TASK GOAL: Starting at the line that contains "In considering" and continuing through the end of the data below, render those lines as a numbered list, leaving out any blank lines.

>>>

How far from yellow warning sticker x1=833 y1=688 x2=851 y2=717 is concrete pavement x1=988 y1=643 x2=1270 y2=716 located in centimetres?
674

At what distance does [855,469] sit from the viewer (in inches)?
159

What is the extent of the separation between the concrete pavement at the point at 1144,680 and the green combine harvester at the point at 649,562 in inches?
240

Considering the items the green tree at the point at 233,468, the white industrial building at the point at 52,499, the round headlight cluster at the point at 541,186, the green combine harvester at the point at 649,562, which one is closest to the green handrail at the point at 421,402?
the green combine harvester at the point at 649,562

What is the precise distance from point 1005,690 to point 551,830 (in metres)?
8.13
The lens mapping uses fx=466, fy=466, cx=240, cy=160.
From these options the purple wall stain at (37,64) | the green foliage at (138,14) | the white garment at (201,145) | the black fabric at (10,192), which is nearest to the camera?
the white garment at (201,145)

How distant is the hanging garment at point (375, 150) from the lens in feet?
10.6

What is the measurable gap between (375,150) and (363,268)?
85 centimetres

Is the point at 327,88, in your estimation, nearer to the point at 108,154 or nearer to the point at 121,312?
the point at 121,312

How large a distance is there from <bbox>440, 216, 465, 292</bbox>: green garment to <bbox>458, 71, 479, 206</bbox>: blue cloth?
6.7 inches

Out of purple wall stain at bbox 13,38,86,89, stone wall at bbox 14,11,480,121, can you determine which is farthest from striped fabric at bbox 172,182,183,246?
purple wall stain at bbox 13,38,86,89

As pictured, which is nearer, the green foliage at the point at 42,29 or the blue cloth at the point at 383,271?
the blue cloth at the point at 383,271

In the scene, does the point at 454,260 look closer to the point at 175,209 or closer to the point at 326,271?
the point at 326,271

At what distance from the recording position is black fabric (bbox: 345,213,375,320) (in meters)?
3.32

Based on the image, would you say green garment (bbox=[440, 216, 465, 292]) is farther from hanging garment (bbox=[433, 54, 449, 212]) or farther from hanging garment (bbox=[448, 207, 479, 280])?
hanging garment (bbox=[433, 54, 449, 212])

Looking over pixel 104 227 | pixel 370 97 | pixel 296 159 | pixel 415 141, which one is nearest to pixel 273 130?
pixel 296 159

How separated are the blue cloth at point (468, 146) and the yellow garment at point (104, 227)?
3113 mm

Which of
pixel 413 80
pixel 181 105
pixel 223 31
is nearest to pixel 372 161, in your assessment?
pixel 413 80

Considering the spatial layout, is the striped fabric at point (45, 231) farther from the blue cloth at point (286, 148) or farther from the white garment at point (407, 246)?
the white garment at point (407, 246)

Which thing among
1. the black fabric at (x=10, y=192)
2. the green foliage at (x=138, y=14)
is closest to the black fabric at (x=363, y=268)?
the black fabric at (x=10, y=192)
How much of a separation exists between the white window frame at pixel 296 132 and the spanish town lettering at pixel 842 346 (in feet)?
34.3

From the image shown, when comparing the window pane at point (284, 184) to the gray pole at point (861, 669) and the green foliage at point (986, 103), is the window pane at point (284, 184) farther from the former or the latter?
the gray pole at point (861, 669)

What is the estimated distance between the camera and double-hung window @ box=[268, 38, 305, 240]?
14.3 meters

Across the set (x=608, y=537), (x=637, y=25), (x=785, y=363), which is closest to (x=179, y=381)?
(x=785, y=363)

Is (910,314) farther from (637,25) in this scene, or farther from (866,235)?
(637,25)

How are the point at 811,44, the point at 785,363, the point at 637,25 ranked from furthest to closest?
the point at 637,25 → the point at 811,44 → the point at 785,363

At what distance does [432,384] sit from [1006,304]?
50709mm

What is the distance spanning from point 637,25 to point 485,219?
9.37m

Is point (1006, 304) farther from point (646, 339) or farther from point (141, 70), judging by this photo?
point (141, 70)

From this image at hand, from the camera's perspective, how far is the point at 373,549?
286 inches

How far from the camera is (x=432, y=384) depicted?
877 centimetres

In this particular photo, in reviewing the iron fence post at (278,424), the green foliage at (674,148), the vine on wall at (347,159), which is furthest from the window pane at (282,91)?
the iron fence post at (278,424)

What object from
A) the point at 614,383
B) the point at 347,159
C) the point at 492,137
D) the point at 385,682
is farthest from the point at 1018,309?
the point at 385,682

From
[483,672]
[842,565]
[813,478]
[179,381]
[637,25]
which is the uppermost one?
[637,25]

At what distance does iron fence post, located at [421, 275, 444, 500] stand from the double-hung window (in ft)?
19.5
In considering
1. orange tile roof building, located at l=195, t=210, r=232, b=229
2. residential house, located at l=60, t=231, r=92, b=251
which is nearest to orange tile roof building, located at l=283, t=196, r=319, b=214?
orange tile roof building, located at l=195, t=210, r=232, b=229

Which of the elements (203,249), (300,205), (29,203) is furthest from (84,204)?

<<<

RESULT OF THE TASK:
1. In considering
2. 1. orange tile roof building, located at l=195, t=210, r=232, b=229
3. 2. residential house, located at l=60, t=231, r=92, b=251
4. which is nearest to orange tile roof building, located at l=283, t=196, r=319, b=214?
5. orange tile roof building, located at l=195, t=210, r=232, b=229
6. Which of the elements (203,249), (300,205), (29,203) is furthest from (84,204)?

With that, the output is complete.